# PROBLEM DETAILS
Reproduce every line of the material below unchanged, but leave out the pictures.

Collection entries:

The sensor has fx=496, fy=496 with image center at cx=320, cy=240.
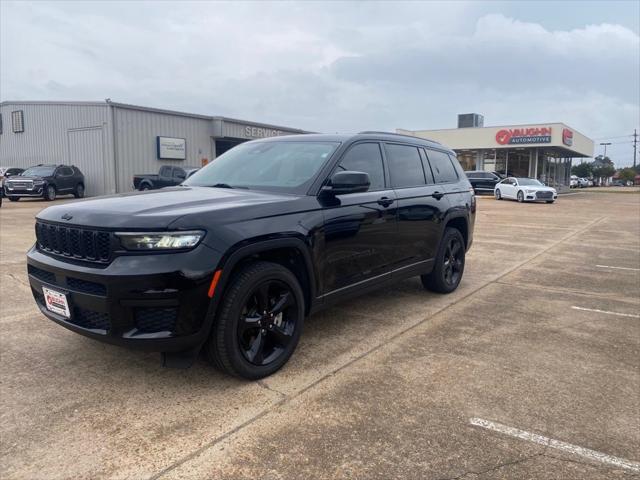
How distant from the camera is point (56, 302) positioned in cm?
326

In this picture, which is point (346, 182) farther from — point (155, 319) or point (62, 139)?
point (62, 139)

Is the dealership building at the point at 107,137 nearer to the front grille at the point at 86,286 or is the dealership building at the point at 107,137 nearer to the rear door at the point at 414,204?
the rear door at the point at 414,204

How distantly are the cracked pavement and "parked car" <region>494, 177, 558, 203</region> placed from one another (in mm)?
22447

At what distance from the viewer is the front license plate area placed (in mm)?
3166

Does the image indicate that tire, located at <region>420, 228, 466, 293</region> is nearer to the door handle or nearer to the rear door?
the rear door

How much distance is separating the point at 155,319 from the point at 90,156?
84.0 feet

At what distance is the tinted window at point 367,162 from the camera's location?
429 centimetres

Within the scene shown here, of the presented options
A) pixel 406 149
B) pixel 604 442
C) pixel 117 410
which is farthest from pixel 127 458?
pixel 406 149

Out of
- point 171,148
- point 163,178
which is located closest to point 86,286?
point 163,178

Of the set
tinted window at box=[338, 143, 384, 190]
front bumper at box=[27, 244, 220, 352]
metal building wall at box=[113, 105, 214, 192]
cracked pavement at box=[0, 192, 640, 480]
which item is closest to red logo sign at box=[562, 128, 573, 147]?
metal building wall at box=[113, 105, 214, 192]

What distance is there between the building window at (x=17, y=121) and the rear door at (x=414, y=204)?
30684 millimetres

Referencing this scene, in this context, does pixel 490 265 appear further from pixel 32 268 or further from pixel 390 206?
pixel 32 268

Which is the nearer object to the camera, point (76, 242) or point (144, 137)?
point (76, 242)

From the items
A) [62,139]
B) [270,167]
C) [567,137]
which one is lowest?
[270,167]
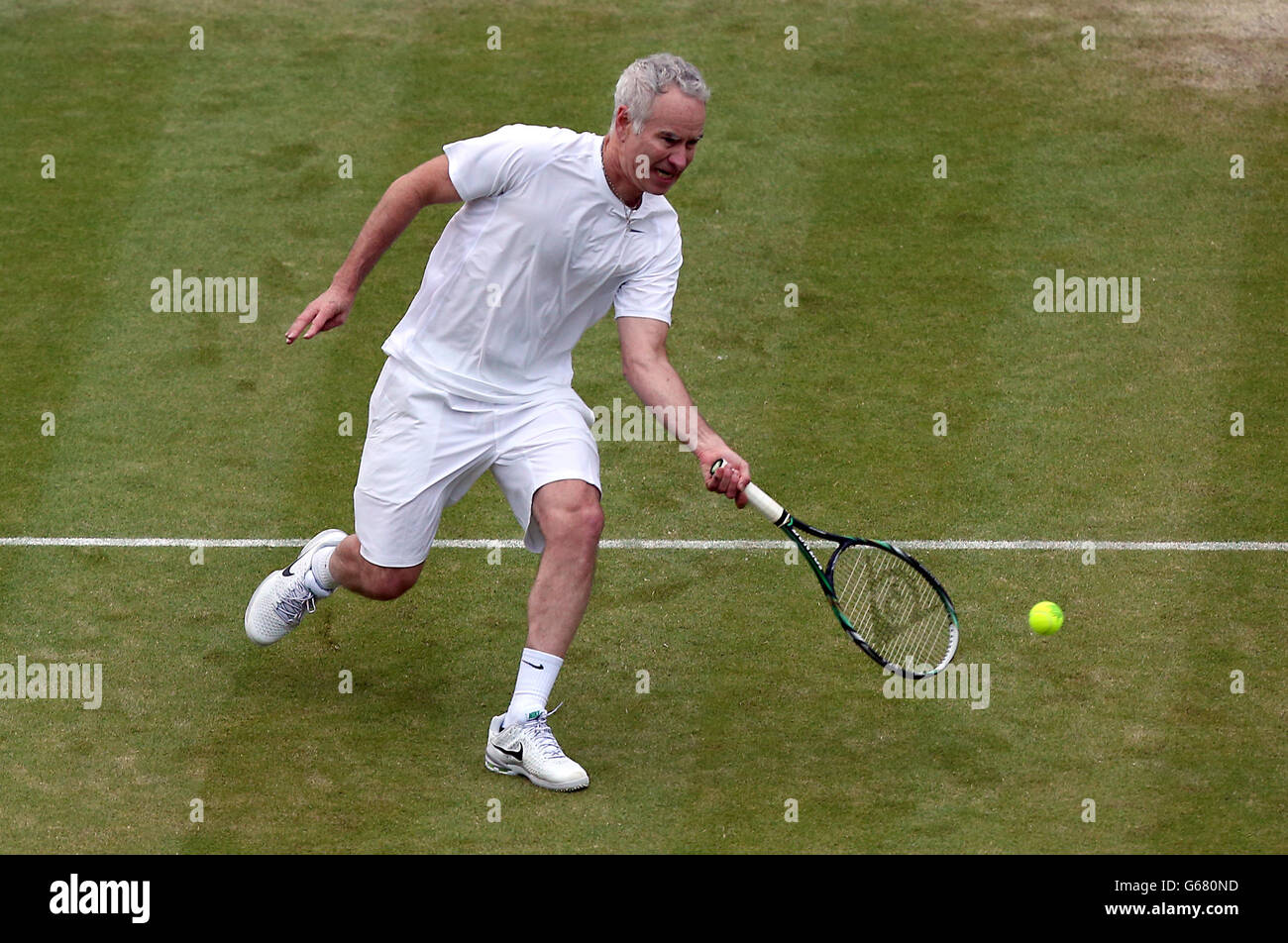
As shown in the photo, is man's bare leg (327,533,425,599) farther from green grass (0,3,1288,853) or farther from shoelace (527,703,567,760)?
shoelace (527,703,567,760)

# RESPONSE TO THE TASK
The sensor has fx=496, fy=496 with image center at cx=320, cy=240.
How distant from the camera is point (56, 302) positioned in cm?
326

In this picture, which is point (346, 182) farther from — point (155, 319) or point (62, 139)?
point (62, 139)

Is the dealership building at the point at 107,137 nearer to the front grille at the point at 86,286 or is the dealership building at the point at 107,137 nearer to the rear door at the point at 414,204?
the rear door at the point at 414,204

How distantly are the cracked pavement and "parked car" <region>494, 177, 558, 203</region> placed from one another (in mm)?
22447

At what distance from the viewer is the front license plate area placed (in mm)?
3166

Does the image indicate that tire, located at <region>420, 228, 466, 293</region> is nearer to the door handle or nearer to the rear door?
the rear door

How much distance is separating the point at 155,319 from the point at 90,156?
84.0 feet

At what distance is the tinted window at point 367,162 from the camera's location?
429 centimetres

Within the scene shown here, of the presented options
A) pixel 406 149
B) pixel 604 442
C) pixel 117 410
which is farthest from pixel 127 458?
pixel 406 149

Out of
- point 171,148
- point 163,178
which is located closest to point 86,286?
point 163,178

Of the set
tinted window at box=[338, 143, 384, 190]
front bumper at box=[27, 244, 220, 352]
metal building wall at box=[113, 105, 214, 192]
cracked pavement at box=[0, 192, 640, 480]
which item is closest to red logo sign at box=[562, 128, 573, 147]?
metal building wall at box=[113, 105, 214, 192]

What distance is there between the building window at (x=17, y=121) and the rear door at (x=414, y=204)?
30684 millimetres

Referencing this scene, in this context, does pixel 490 265 appear further from pixel 32 268 or further from pixel 390 206?
pixel 32 268

Which is the nearer object to the camera, point (76, 242) or point (144, 137)?
point (76, 242)

From the items
A) [62,139]
B) [270,167]
C) [567,137]
which one is lowest?
[270,167]
As shown in the photo, is man's bare leg (327,533,425,599) farther from green grass (0,3,1288,853) or farther from shoelace (527,703,567,760)?
shoelace (527,703,567,760)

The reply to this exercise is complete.